- [Instructions]
1. In the tillage article, write out the passage between "Proper Tillage Practices: Problems" and "you should know.", inclusive, swapping "winter bulbs" for "spring bulbs".
2. Answer these questions from the article on tilling soil:
(a) According to the list of issues, what happens to germination when soil is over-tilled too early in the season?
(b) What must the earth do before proper tillage practices allow the gardener to work the soil?
(c) What may flush away the burst of released nutrients?
3. Continue the article on over-tilling garden soil from its last sentence.

- [Document excerpt]
◆ ◆ ◆ ◆ ◆ ◆ ◆

Proper Tillage Practices: Problems With Tilling Soil Too Much

Image by Waldo Jaquith

By Bonnie L. Grant

The birds are singing, the sun makes peek-a-boo appearances and your winter bulbs are poking their little shoots through the ground. If these signs aren’t enough to make the gardener salivate, consider the warming temperatures as spring begins to arrive. It’s only natural to want to get out in the mud and start on your garden beds, but before you jump right into it, there are a few things you should know.

While tilling the soil seems to be a good starting point, it may cause over-tilling garden problems rather than the benefits you are looking to achieve. The effects of over tillage too early in the season include a host of issues such as:

  • clumping
  • compaction
  • loss of nutrients
  • diminished germination

Proper tillage practices force the eager gardener to remain stoic and wait until the sun-kissed earth has dried out enough for working the soil.

Effects of Over Tillage


So what is over tillage anyway? Excessive soil tilling is when you work the soil when it is too wet and not ready for turning. Tillage causes an increase in beneficial bacteria that help compost organic material and carry nutrients to plant roots. The practice introduces oxygen to organisms, essentially feeding them and spurring them to greater good in the garden. When you expose these organisms too early, the plants are not ready for their benefits. As a result, the burst of nutrients that are released may simply be flushed away by spring rains and erosion.

◆ ◆ ◆ ◆ ◆ ◆ ◆

- [Study material]
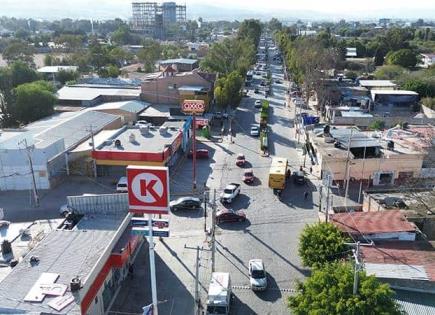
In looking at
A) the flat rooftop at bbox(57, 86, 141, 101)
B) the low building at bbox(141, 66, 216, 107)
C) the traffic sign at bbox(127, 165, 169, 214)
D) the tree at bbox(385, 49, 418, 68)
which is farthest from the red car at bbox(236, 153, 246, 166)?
the tree at bbox(385, 49, 418, 68)

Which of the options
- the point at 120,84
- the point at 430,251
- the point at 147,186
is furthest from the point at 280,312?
the point at 120,84

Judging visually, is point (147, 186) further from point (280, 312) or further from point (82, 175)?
point (82, 175)

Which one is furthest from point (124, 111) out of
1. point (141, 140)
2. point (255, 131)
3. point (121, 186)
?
point (121, 186)

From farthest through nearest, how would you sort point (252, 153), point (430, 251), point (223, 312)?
point (252, 153)
point (430, 251)
point (223, 312)

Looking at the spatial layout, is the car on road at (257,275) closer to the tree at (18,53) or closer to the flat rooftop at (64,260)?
the flat rooftop at (64,260)

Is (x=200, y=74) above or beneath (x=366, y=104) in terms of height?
above

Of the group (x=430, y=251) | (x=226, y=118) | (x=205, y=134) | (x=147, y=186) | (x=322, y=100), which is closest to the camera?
(x=147, y=186)

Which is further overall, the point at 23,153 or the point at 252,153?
the point at 252,153
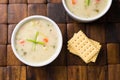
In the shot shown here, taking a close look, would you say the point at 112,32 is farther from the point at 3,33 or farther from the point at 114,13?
the point at 3,33

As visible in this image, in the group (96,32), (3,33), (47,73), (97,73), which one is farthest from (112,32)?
(3,33)

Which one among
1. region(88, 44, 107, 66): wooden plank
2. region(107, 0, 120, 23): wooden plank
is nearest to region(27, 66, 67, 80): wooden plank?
region(88, 44, 107, 66): wooden plank

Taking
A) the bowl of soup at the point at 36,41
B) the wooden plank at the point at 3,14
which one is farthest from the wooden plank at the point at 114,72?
the wooden plank at the point at 3,14

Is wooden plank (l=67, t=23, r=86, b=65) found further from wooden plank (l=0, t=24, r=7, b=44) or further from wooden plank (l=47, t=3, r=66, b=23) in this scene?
wooden plank (l=0, t=24, r=7, b=44)

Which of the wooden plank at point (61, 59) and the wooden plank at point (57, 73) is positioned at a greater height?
the wooden plank at point (61, 59)

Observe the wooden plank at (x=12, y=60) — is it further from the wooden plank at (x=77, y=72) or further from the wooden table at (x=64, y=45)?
the wooden plank at (x=77, y=72)
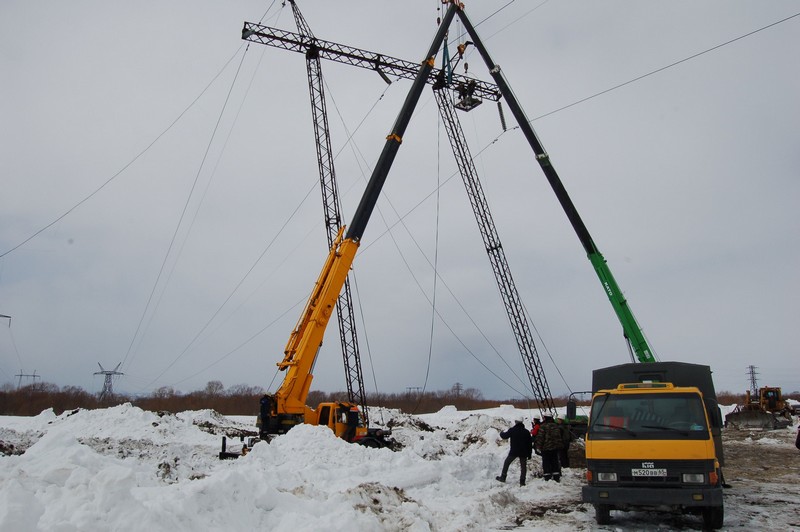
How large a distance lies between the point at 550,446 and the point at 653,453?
5.35 m

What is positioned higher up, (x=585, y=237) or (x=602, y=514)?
(x=585, y=237)

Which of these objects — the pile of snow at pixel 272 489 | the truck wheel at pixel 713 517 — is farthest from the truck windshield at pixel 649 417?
the pile of snow at pixel 272 489

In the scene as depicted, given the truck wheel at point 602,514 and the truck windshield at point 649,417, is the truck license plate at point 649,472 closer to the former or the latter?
the truck windshield at point 649,417

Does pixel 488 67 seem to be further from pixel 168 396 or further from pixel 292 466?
pixel 168 396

◆ ◆ ◆ ◆ ◆ ◆ ◆

- [Results]
1.
Proper Tillage Practices: Problems With Tilling Soil Too Much

Image by Waldo Jaquith

By Bonnie L. Grant

The birds are singing, the sun makes peek-a-boo appearances and your spring bulbs are poking their little shoots through the ground. If these signs aren’t enough to make the gardener salivate, consider the warming temperatures as spring begins to arrive. It’s only natural to want to get out in the mud and start on your garden beds, but before you jump right into it, there are a few things you should know.

2.
(a) It is diminished.
(b) It must dry out enough for working the soil.
(c) Spring rains and erosion.

3.
Excessive soil tilling also destroys delicate cycles that are taking place in the ground. Fungal hyphae are ripped apart from tilling soil too much; beneficial organisms, like earthworms, lose their homes; and rich humic carbon, which is valuable for increased fertility, is released as a gas. This sudden disruption of the delicate network of life in the soil can take quite some time to re-knit.

Reducing Over-Tilling Garden Problems

Preventing the negative effects of over tillage requires some knowledge of the right time for tilling and appropriate methods for soil amendment. Tilling is useful on hard, unworked soil and to turn under weeds. That being said, the average gardener shouldn’t have to perform this task every year if they rely on earthworms and rich, organic soil to loosen the earth.

Promote the earthworm population by forking in loose leaf litter and organic debris. Try not to disrupt the valuable topsoil too much, as it is rich in nutrients from deposits of compostable material.

Proper Tillage Practices

Tilling soil too much decreases fertility, compacts soil and destroys the sensitive web of life that sustains plants and soil health.

It is important to note that tillage is appropriate when starting a garden bed and when compaction is already a problem. In this case, work in plenty of compost to increase the porosity of the soil.

Never work the soil when it is soggy. Wait until the top 6 to 8 inches are dry to prevent clumping.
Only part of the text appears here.